As stated by Mr. Bolaños, the shrimp-farming industry’s growth has been based on a new method of using small water pools for intensive shrimp cultivation. With this, production raises to as much as 60,000 pounds per hectare per cycle. More than 100 Guatemalan companies are nowadays producing using this method, mainly to supply the national demand but expecting to also export in the short-run.
The first Aquaculture Symposium celebrated in Antigua Guatemala offered an intensive program of 36 conferences with experts from the United States, Ecuador, Venezuela, Colombia, Brazil, Honduras, Mexico and Costa Rica. Additionally, the Thai expert on shrimp cultivation, M.Sc. Robins McIntosh, shared his experiences on an innovative system developed to eliminate the need to replace water in aquaculture pools, said Mr. Bolaños.
As part of the Guatemalan delegation of speakers, M.Sc. Alexander de Beausset, Mr. Emilio Eva, M.Sc. Mike Corser, MBA Carlos Gabriel Biguria and Mr. Alexei Gutierrez shared their success stories with the audience.

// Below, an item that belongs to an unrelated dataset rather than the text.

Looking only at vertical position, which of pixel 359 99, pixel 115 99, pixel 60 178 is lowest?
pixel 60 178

To close this first edition of the Aquaculture Symposium, the organizing committee offered the opportunity to attend site visits to the shrimp cultivation farm La Danta and its post larvae lab La Candelaria, as well as ‘Acuicola Maria Linda’, a fingerling cultivation farm. The idea with this site visits was to create a living-learning experience for visitors to learn about the best-practices established by our companies, said Mr. Bolaños.
The first Aquaculture Symposium gathered more than 400 attendees of all Latin America and offered an exhibition floor where 31 national and international suppliers of the industry displayed their portfolio of products and services.